Par Adèle (AL Montreuil)
La création d’une nouvelle organisation communiste libertaire, ce n’est pas rien. Surtout quand il s’agit à deux organisations politiques de fusionner pour créer une nouvelle entité capable de prendre le meilleur dans l’organisation et les pratiques militantes de chacun, sans renier son passé ni son histoire. Retour sur plusieurs mois intenses d’échanges et de création.
Alternative libertaire (AL) et la Coordination des groupes anarchistes (CGA) ont entamé depuis plus d’un an un processus qui doit aboutir en juin 2019 à la création d’une nouvelle organisation regroupant les communistes libertaires.
Premiers contacts
C’est en décembre 2017 qu’Alternative libertaire a reçu, un message de la CGA nous proposant une rencontre. Alternative libertaire a bien entendu répondu favorablement à cette proposition : nous sommes toujours favorables à des discussions avec les révolutionnaires et libertaires. Si les liens locaux entre AL et la CGA ont toujours existé dans les villes où les deux organisations sont présentes, à l’échelle fédérale nous n’avions plus pris le temps d’échanger « officiellement » depuis 2012. AL a donc préparé cette rencontre avec un soin particulier, d’autant plus que nous connaissions notre proximité sur de nombreux aspects avec nos camarades.
La CGA tirait alors un bilan négatif des derniers mouvements sociaux : on était peu de temps après l’échec des mobilisations contre les lois Travail 1 et 2. Mais elle pointait également de nombreuses faiblesses dans le mouvement libertaire.
Une chose était sûre : c’est par davantage d’échanges et un rapprochement concret que l’on renforcerait notre courant. Ces échanges ont montré rapidement une proximité à la fois idéologique, organisationnelle et dans les pratiques militantes. C’était particulièrement intéressant d’observer que des organisations avec des histoires bien différentes (AL est issue indirectement de l’Organisation révolutionnaire anarchiste, et la CGA de la Fédération anarchiste) sont arrivées, en 2018, à des pensées et pratiques si proches.
Il apparut alors naturel d’entamer un processus d’échanges plus soutenu, afin de décider si l’on pouvait ou non espérer à termes militer dans une même organisation.
Une « feuille de route »
AL et la CGA voulaient toutes les deux prendre le temps sans en perdre. Prendre le temps de la discussion, poser toutes les questions, même les plus inconfortables, car c’est la clef du confort ultérieur. Mais sans perdre de temps en allers-retours infernaux et stériles, qui empêchent de militer sur le terrain et dans les mouvements sociaux.

= CONSIGNE 1 =
Répondez brièvement à ces questions sur l’article :
(a) À quelle date le processus engagé par AL et la CGA doit-il aboutir ?
(b) Quand Alternative libertaire a-t-elle reçu le message de la CGA proposant une rencontre ?
(c) De quelle organisation la CGA est-elle issue ?
= CONSIGNE 2 =
Indiquez, s’il vous plaît, si chaque affirmation concorde avec l’article, en citant les mots qui le montrent.
(a) La CGA tirait un bilan positif des derniers mouvements sociaux.
(b) AL est issue indirectement de l’Organisation révolutionnaire anarchiste.
(c) Les échanges ont montré une proximité seulement idéologique.

= INFORMATIONS =
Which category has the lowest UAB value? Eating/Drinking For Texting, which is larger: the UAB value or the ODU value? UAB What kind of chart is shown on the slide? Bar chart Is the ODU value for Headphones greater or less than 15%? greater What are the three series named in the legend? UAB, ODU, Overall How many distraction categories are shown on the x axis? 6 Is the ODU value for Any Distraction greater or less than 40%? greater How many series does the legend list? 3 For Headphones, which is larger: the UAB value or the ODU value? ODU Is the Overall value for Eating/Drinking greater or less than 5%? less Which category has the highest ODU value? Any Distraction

* * *

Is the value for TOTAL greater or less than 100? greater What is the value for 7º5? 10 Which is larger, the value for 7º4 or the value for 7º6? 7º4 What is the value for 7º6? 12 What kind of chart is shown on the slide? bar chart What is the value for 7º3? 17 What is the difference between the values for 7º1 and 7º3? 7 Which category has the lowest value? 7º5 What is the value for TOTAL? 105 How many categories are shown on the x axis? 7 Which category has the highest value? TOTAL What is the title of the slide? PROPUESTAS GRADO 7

= ZONE DE RÉPONSE 1 =
(a) En juin 2019.
(b) En décembre 2017.
(c) De la Fédération anarchiste.

= ZONE DE RÉPONSE 2 =
(a) Non : « La CGA tirait alors un bilan négatif des derniers mouvements sociaux ».
(b) Oui : « AL est issue indirectement de l’Organisation révolutionnaire anarchiste ».
(c) Non : « une proximité à la fois idéologique, organisationnelle et dans les pratiques militantes ».